■ **Exercise brief**
Copy out the Florida exemption application requirements below word for word, in full.

■ **Source passage**
Florida vehicle license plate (tag) number is required and must be registered in the name of each applicant. If you own multiple vehicles, at least one vehicle must be registered in Florida. Leased vehicles must be registered in Florida. Company owned vehicles do not require Florida registration (license tags).
If you ARE a U.S. Citizen – provide your Florida Voter’s Registration Card or, if you do not vote, you will be required to complete and record a Declaration of Domicile. Your voter ID address must be that of your new homestead address. If you have not already recorded a domicile, you may obtain the domicile form at the Appraiser’s Office. Non-voters are unable to file on-line.
Proof of U.S. Citizenship may be required. If you are not a U.S. citizen you must possess a valid Permanent Resident Alien Card or proof that your card has been approved. Proof of asylum is also accepted. A Declaration of Domicile must be recorded in Florida. Temporary visas and work visas do not qualify. To apply by mail, you must submit a legible copy of the front and back of your permanent resident card and a copy of the recorded declaration of domicile, which must be issued by January 1.
Social Security Number is required for all applicants and the spouse of all applicants. If married, you must provide your spouse’s Social Security number even though the spouse is not an owner of the property and is not applying for exemption.
Date of birth for applicant(s) is required.
Proof of ownership – copy of tax bill or recorded Deed to prove ownership of the property on which you are making exemption application. Ownership in Trust requires copy of Trust/Certificate of Trust/proof of applicant qualifications as stated in Trust. Trustees must sign the application as Trustee, i.e. John Doe, Trustee of John Doe Trust.

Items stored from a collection
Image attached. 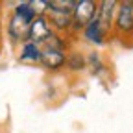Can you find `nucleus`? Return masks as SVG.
Segmentation results:
<instances>
[{"label": "nucleus", "mask_w": 133, "mask_h": 133, "mask_svg": "<svg viewBox=\"0 0 133 133\" xmlns=\"http://www.w3.org/2000/svg\"><path fill=\"white\" fill-rule=\"evenodd\" d=\"M113 24L118 33H124V35L133 33V2L131 0H124V2L118 4Z\"/></svg>", "instance_id": "obj_2"}, {"label": "nucleus", "mask_w": 133, "mask_h": 133, "mask_svg": "<svg viewBox=\"0 0 133 133\" xmlns=\"http://www.w3.org/2000/svg\"><path fill=\"white\" fill-rule=\"evenodd\" d=\"M52 26H50V22L46 21V17L43 13H39L35 17V21H33L30 24V33H28V41L33 43V44H44L50 37H52Z\"/></svg>", "instance_id": "obj_3"}, {"label": "nucleus", "mask_w": 133, "mask_h": 133, "mask_svg": "<svg viewBox=\"0 0 133 133\" xmlns=\"http://www.w3.org/2000/svg\"><path fill=\"white\" fill-rule=\"evenodd\" d=\"M39 63L48 70H59L66 63V56L61 50H52V48H41V59Z\"/></svg>", "instance_id": "obj_4"}, {"label": "nucleus", "mask_w": 133, "mask_h": 133, "mask_svg": "<svg viewBox=\"0 0 133 133\" xmlns=\"http://www.w3.org/2000/svg\"><path fill=\"white\" fill-rule=\"evenodd\" d=\"M13 15L21 17V19H24L26 22L31 24L33 21H35V17H37L39 13H37L35 8H33V2H21V4H17V6H15Z\"/></svg>", "instance_id": "obj_10"}, {"label": "nucleus", "mask_w": 133, "mask_h": 133, "mask_svg": "<svg viewBox=\"0 0 133 133\" xmlns=\"http://www.w3.org/2000/svg\"><path fill=\"white\" fill-rule=\"evenodd\" d=\"M89 63L92 66V74H100V72L104 70V65H102V61H100L98 54H91L89 56Z\"/></svg>", "instance_id": "obj_13"}, {"label": "nucleus", "mask_w": 133, "mask_h": 133, "mask_svg": "<svg viewBox=\"0 0 133 133\" xmlns=\"http://www.w3.org/2000/svg\"><path fill=\"white\" fill-rule=\"evenodd\" d=\"M46 21L50 22V26L66 31L72 28V13H66V11H54V9H46Z\"/></svg>", "instance_id": "obj_7"}, {"label": "nucleus", "mask_w": 133, "mask_h": 133, "mask_svg": "<svg viewBox=\"0 0 133 133\" xmlns=\"http://www.w3.org/2000/svg\"><path fill=\"white\" fill-rule=\"evenodd\" d=\"M98 4L94 0H76L72 11V30H83L96 19Z\"/></svg>", "instance_id": "obj_1"}, {"label": "nucleus", "mask_w": 133, "mask_h": 133, "mask_svg": "<svg viewBox=\"0 0 133 133\" xmlns=\"http://www.w3.org/2000/svg\"><path fill=\"white\" fill-rule=\"evenodd\" d=\"M66 66H69L70 70H81V69H85L87 66V59L83 54L79 52H72L70 56H66Z\"/></svg>", "instance_id": "obj_11"}, {"label": "nucleus", "mask_w": 133, "mask_h": 133, "mask_svg": "<svg viewBox=\"0 0 133 133\" xmlns=\"http://www.w3.org/2000/svg\"><path fill=\"white\" fill-rule=\"evenodd\" d=\"M116 8H118V2H115V0H104V2L98 4L96 19L100 21V24H102L105 30H109L111 24H113V21H115Z\"/></svg>", "instance_id": "obj_6"}, {"label": "nucleus", "mask_w": 133, "mask_h": 133, "mask_svg": "<svg viewBox=\"0 0 133 133\" xmlns=\"http://www.w3.org/2000/svg\"><path fill=\"white\" fill-rule=\"evenodd\" d=\"M39 59H41V48L30 41L24 43L21 54H19V61L26 63V65H35V63H39Z\"/></svg>", "instance_id": "obj_9"}, {"label": "nucleus", "mask_w": 133, "mask_h": 133, "mask_svg": "<svg viewBox=\"0 0 133 133\" xmlns=\"http://www.w3.org/2000/svg\"><path fill=\"white\" fill-rule=\"evenodd\" d=\"M8 31H9V37L19 43V41H24L28 43V33H30V22H26L24 19L13 15L9 19V24H8Z\"/></svg>", "instance_id": "obj_5"}, {"label": "nucleus", "mask_w": 133, "mask_h": 133, "mask_svg": "<svg viewBox=\"0 0 133 133\" xmlns=\"http://www.w3.org/2000/svg\"><path fill=\"white\" fill-rule=\"evenodd\" d=\"M105 31H107V30L100 24V21L94 19L91 24H87L85 28H83V35H85L87 41H91V43H94V44H104V41H105Z\"/></svg>", "instance_id": "obj_8"}, {"label": "nucleus", "mask_w": 133, "mask_h": 133, "mask_svg": "<svg viewBox=\"0 0 133 133\" xmlns=\"http://www.w3.org/2000/svg\"><path fill=\"white\" fill-rule=\"evenodd\" d=\"M44 48H52V50H61V52H65V41L59 35L52 33V37L44 43Z\"/></svg>", "instance_id": "obj_12"}]
</instances>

■ **Exercise answer**
Florida vehicle license plate (tag) number is required and must be registered in the name of each applicant. If you own multiple vehicles, at least one vehicle must be registered in Florida. Leased vehicles must be registered in Florida. Company owned vehicles do not require Florida registration (license tags).
If you ARE a U.S. Citizen – provide your Florida Voter’s Registration Card or, if you do not vote, you will be required to complete and record a Declaration of Domicile. Your voter ID address must be that of your new homestead address. If you have not already recorded a domicile, you may obtain the domicile form at the Appraiser’s Office. Non-voters are unable to file on-line.
Proof of U.S. Citizenship may be required. If you are not a U.S. citizen you must possess a valid Permanent Resident Alien Card or proof that your card has been approved. Proof of asylum is also accepted. A Declaration of Domicile must be recorded in Florida. Temporary visas and work visas do not qualify. To apply by mail, you must submit a legible copy of the front and back of your permanent resident card and a copy of the recorded declaration of domicile, which must be issued by January 1.
Social Security Number is required for all applicants and the spouse of all applicants. If married, you must provide your spouse’s Social Security number even though the spouse is not an owner of the property and is not applying for exemption.
Date of birth for applicant(s) is required.
Proof of ownership – copy of tax bill or recorded Deed to prove ownership of the property on which you are making exemption application. Ownership in Trust requires copy of Trust/Certificate of Trust/proof of applicant qualifications as stated in Trust. Trustees must sign the application as Trustee, i.e. John Doe, Trustee of John Doe Trust.